Our job to make sure that you achieve the best capital or revenue tax treatment as well as reducing your tax on disposals and maximising relief on acquisitions. 

Corporation tax is a major part of your trading costs. It is the increased reporting obligations, thorough investigation policies imposed by the HMRC. It tough penalties for non-compliance that means that a lot of time and resource is taken up collecting revenue for the Government.

We have specialist staff to deal with all types of Taxation Services including preparation and submission of annual income tax returns on our client’s behalf. We also deal with all correspondence from the HM Revenue & Customs providing the client with peace of mind.

What are Corporation Tax rates?

Tax rate for company profits is 19 per cent. This is now a standardised rate for all businesses. In 2016-17, the Tax rate was 20 per cent. Prior to April 2016, the rate depended on how much profit your company made.

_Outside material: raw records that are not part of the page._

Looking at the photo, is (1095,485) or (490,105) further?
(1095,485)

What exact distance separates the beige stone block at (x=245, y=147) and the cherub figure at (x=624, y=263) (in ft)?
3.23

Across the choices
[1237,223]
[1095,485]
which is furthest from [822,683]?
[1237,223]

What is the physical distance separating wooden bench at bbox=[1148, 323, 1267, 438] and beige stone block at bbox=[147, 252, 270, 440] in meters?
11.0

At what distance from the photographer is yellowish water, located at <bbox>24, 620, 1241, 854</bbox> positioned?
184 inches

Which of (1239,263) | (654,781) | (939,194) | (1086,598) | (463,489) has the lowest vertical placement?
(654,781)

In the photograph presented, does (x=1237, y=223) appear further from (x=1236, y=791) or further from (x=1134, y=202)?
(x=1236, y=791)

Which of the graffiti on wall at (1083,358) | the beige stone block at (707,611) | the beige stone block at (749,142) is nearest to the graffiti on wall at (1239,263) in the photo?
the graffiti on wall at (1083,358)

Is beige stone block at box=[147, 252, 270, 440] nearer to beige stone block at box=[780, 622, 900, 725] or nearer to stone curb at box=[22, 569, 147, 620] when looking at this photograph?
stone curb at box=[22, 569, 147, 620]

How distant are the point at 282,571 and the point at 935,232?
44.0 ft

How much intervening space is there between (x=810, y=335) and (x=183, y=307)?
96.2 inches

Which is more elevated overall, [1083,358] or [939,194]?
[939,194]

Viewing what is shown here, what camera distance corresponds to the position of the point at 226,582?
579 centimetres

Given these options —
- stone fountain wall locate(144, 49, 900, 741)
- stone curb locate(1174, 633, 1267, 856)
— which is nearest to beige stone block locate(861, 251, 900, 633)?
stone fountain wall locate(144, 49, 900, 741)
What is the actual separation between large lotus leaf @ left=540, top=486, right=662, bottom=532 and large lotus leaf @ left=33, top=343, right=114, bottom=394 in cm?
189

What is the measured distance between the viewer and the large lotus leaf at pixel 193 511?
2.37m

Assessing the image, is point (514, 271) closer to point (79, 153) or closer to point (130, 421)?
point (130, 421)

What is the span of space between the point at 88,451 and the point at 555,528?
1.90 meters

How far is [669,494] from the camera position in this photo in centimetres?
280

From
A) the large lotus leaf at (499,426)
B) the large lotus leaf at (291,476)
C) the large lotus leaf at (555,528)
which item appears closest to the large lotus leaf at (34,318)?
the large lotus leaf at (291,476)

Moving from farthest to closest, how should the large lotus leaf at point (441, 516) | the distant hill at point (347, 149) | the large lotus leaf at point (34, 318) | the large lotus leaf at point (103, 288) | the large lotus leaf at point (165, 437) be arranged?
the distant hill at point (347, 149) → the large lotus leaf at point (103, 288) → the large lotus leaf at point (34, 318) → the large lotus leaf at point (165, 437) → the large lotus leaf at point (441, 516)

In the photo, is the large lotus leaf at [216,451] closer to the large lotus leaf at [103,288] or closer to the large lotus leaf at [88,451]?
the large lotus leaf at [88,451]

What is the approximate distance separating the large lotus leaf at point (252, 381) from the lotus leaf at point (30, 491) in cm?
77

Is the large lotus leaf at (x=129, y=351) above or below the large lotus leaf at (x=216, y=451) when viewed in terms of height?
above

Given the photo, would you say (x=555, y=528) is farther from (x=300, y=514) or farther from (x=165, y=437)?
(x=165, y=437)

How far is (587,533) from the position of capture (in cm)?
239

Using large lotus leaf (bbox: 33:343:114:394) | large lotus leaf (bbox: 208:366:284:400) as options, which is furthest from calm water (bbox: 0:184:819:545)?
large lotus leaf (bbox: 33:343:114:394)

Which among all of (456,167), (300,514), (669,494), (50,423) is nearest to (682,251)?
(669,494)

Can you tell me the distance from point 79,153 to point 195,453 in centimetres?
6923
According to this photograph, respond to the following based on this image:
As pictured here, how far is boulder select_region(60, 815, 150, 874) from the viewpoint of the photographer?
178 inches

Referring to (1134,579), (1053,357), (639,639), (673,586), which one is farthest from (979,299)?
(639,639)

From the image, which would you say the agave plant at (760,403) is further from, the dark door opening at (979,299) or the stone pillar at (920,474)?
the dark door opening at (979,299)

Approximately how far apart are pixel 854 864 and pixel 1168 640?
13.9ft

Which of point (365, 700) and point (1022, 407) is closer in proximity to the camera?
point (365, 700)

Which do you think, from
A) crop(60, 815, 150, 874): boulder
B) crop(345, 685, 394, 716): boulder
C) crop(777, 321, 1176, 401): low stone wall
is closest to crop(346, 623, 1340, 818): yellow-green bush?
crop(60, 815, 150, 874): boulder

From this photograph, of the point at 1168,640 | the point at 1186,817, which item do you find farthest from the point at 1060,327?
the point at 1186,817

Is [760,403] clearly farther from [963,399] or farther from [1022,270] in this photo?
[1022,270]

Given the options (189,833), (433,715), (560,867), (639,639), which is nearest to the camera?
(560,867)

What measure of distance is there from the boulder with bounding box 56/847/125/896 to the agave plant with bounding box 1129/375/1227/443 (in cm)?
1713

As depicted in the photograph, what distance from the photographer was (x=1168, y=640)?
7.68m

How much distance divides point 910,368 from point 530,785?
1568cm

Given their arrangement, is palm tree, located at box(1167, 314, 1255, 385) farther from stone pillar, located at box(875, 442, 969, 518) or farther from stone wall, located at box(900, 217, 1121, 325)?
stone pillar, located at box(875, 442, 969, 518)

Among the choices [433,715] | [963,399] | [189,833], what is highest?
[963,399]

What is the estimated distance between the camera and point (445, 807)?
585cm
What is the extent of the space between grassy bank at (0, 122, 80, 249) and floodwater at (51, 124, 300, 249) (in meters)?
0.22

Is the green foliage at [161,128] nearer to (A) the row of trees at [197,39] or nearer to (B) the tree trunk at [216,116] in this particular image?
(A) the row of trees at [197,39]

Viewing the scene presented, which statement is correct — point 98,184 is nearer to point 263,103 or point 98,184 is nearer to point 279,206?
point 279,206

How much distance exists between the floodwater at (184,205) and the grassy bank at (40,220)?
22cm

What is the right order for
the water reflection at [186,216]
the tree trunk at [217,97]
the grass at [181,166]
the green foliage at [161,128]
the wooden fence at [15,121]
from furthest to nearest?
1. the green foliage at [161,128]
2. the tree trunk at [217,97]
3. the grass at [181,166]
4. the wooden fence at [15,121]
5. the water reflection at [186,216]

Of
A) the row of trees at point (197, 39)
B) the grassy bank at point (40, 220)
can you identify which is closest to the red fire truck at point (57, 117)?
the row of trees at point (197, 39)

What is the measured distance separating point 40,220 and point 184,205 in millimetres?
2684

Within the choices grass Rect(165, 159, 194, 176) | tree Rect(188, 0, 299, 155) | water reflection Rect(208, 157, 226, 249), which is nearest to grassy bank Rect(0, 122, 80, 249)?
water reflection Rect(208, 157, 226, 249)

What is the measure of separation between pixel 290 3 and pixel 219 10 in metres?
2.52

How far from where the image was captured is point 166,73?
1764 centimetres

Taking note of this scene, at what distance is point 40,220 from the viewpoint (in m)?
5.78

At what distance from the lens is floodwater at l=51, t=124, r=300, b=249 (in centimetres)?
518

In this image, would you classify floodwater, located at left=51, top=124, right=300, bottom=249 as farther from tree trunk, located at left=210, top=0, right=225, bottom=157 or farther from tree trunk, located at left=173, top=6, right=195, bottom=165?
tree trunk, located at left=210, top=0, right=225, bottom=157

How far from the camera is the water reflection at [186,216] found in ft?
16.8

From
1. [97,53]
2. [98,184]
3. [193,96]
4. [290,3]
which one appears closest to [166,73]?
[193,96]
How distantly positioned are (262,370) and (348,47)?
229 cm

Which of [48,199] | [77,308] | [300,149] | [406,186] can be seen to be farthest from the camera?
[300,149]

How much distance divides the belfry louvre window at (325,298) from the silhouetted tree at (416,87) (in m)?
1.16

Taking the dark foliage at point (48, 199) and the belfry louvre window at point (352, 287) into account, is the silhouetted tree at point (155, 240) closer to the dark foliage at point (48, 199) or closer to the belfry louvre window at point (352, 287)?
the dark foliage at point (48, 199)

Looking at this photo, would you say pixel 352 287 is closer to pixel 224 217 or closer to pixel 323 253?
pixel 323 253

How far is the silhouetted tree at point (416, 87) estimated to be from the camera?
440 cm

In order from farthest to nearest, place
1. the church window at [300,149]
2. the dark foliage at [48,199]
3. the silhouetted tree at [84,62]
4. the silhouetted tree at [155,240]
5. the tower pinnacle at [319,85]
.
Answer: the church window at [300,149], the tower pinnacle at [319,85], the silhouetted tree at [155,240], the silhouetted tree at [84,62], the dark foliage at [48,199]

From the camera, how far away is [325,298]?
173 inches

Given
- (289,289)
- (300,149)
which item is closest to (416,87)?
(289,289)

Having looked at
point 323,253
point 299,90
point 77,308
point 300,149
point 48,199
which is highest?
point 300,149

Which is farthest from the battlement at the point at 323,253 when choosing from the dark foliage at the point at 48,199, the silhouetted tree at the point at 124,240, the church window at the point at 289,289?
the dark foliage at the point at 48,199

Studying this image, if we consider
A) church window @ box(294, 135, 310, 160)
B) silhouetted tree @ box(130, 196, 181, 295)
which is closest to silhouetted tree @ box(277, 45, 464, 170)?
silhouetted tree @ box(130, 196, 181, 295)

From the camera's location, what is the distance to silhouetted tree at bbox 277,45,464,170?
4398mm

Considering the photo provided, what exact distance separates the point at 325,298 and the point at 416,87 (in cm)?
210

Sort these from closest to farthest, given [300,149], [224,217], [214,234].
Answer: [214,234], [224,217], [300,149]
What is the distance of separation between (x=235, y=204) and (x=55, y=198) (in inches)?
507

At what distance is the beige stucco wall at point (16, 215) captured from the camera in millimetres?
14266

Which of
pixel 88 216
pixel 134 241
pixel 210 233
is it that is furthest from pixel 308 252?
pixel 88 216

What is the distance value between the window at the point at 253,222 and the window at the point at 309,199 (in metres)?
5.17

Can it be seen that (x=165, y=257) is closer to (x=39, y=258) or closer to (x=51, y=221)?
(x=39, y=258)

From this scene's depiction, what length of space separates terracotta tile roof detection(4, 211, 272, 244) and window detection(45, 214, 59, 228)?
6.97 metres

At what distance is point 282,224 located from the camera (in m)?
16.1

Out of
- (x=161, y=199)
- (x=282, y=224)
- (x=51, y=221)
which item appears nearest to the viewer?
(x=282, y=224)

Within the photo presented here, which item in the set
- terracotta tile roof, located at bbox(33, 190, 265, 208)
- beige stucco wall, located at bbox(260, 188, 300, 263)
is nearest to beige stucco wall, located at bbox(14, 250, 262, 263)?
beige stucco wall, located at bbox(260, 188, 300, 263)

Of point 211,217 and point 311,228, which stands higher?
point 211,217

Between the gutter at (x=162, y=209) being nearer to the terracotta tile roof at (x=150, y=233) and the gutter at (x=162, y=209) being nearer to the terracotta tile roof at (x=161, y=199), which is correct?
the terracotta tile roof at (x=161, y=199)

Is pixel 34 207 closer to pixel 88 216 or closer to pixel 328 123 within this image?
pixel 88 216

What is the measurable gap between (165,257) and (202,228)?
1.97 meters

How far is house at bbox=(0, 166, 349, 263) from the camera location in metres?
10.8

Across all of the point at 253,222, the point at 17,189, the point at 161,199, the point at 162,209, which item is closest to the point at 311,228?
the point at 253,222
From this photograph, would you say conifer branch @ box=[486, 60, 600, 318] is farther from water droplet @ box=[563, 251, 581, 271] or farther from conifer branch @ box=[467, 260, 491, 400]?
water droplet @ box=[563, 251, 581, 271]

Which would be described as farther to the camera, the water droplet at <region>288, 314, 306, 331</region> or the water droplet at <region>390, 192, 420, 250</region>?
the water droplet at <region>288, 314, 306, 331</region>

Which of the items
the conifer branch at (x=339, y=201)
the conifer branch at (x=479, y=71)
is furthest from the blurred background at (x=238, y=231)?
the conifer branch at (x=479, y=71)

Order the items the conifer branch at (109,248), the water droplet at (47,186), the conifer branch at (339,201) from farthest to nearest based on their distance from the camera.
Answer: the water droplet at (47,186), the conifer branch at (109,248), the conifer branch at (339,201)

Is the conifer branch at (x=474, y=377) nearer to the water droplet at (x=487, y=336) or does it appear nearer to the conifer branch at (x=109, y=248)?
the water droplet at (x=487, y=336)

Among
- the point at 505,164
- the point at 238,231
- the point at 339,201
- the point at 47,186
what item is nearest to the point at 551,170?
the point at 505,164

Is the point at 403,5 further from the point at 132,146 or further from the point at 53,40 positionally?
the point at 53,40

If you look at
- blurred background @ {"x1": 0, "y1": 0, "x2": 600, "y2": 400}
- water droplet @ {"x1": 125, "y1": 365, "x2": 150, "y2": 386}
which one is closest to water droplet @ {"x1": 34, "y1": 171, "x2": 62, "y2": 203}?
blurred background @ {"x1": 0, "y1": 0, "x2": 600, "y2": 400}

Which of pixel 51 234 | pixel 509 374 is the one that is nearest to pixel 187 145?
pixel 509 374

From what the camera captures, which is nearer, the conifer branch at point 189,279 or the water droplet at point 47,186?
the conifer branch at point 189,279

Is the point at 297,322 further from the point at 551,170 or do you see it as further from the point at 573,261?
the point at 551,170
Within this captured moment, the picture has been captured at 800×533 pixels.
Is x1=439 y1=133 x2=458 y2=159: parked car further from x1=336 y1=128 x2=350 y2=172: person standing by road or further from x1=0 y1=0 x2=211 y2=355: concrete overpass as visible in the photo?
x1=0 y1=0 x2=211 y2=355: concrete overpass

The current government has committed to keeping the Tax rate at low levels. It has announced that corporation tax will higher to 25 per cent in the 2023-24 tax year, if the large business.

When is Tax due?

This is tricky, because the corporation tax filing deadline differs from tax company. You need to pay before you file your company tax return and the date you need to pay it depends on your company’s corporation tax accounting period (the accounting period will end on 31 March for most companies).

The deadline to pay your  tax bill is nine months and one day after the end of your accounting period for your previous financial year, so if your accounting period ends on 31 March, your corporation tax deadline is 1 January.

But you need to prepare your company tax return to work, use pay calculator and out how much tax to pay. The deadline to file your company tax return is 12 months after the end of the accounting period it covers.

If you’ve just started your small business, you may have two tax accounting periods due to the fact that your accounting period can’t be longer than 12 months.

Businesses with more than £1.5 million in profits will need to pay corporation tax in instalments, so the process is different. And, even if your company is loss-making and you have no corporation tax due, you still need to declare that with HMRC.